Comparison of Leaf Area Index Prediction Accuracy using thermal Infrared Data from Unmanned Aerial Vehicle and Satellite Images

M-GEO
M-SE
FORAGES
M-SE Core knowledge areas
Spatial Information Science (SIS)
Technical Engineering (TE)
Additional Remarks

Field work or other specific aspects of the research
Haagse Bos, Enschede, the Netherlands
 

Topic description

LAI is one of the most critical vegetation biophysical variables as well as remote sensing- enabled essential biodiversity variables due to the controlling role of green leaves in biological and physical processes such as photosynthesis, and evapotranspiration. Moreover, monitoring of the LAI is indispensable as LAI is required as an input for many climates and large-scale ecosystem models. LAI measurement on the ground is not a difficult task but requires a significant amount of labour and hence cost as well as time-consuming, while the UAV platform is considered as a rapid approach for monitoring and estimation of the vegetation parameters as well as cost-effective. Recently, it has been revealed that the LAI can be retrieved using thermal infrared data (i.e., land surface emissivity and land surface temperature) using satellite imagery. However, the potential for of thermal data obtained from the UAV platform for predicting LAI has rarely addressed. Therefore, in this study, we aim to investigate on the prediction accuracy of the LAI and the thermal data retrieved by UAV and compare it with the results obtained by satellite imagery. The use of this new approach allows further investigation for other parameters that impact LAI prediction accuracy.

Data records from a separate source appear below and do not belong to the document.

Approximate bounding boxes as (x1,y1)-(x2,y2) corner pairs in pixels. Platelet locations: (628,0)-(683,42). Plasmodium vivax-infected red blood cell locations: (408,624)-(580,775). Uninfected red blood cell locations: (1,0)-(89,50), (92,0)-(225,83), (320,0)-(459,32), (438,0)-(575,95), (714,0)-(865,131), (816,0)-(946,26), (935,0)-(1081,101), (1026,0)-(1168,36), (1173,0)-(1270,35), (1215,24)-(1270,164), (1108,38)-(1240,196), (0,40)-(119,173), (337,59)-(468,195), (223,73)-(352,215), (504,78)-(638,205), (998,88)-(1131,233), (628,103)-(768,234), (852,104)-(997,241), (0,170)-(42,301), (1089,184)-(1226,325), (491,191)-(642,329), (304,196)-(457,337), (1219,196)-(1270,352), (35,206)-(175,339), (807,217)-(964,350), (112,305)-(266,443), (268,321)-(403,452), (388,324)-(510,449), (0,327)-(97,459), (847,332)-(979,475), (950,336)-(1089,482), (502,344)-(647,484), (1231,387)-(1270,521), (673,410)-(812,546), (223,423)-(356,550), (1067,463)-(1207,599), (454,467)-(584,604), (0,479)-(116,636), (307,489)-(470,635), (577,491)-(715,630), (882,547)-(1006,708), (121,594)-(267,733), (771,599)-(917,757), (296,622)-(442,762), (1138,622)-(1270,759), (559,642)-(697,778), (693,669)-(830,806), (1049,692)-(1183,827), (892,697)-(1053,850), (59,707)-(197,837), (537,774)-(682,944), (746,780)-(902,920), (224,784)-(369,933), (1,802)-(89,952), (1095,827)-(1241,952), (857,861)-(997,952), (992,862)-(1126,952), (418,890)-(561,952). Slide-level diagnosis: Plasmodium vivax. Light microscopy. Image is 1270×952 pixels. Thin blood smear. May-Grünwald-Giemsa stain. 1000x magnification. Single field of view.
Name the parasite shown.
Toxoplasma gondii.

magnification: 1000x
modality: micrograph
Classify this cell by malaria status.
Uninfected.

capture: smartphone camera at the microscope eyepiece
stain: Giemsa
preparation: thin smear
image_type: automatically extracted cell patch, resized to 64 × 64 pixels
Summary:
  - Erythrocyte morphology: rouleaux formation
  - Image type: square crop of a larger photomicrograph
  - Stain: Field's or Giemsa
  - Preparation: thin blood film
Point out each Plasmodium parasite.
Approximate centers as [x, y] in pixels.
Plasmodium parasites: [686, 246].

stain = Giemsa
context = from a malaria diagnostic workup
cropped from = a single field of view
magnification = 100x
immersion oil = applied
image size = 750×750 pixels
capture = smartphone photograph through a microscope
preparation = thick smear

Topic objectives and methodology

The objective of research topic is to investigate the difference between prediction accuracy of the impact of thermal infrared data using UAV platform on the retrieval accuracy of leaf area index (LAI) and further compare with satellite imagery. In this respect, the student would carry out the field data collection. The candidate will work with multispectral drone imagery as well as Landsat-8 images. The student is expected to collect in situ data (LAI) using the plant canopy analyzer LAI-2200 (LICOR Inc., Lincoln, NE, USA) and other vegetation structural parameters if it would be necessary. Further, the student will become familiar with the pre-processing and calculating land surface temperature and land surface emissivity data obtained by UAV and Landsat-8. According to the field measurements, multivariate or univariate approaches would be considered, and the results would be validated and analyzed. Eventually, the prediction accuracy of the LAI obtained from UAV and Landsat-8 will be compared.

References for further reading

Neinavaz, E., Darvishzadeh, R., Skidmore, A. K., & Abdullah, H. (2019). Integration of Landsat-8 thermal and visible-short wave infrared data for improving the prediction accuracy of forest leaf area index. Remote sensing, 11(4), 390.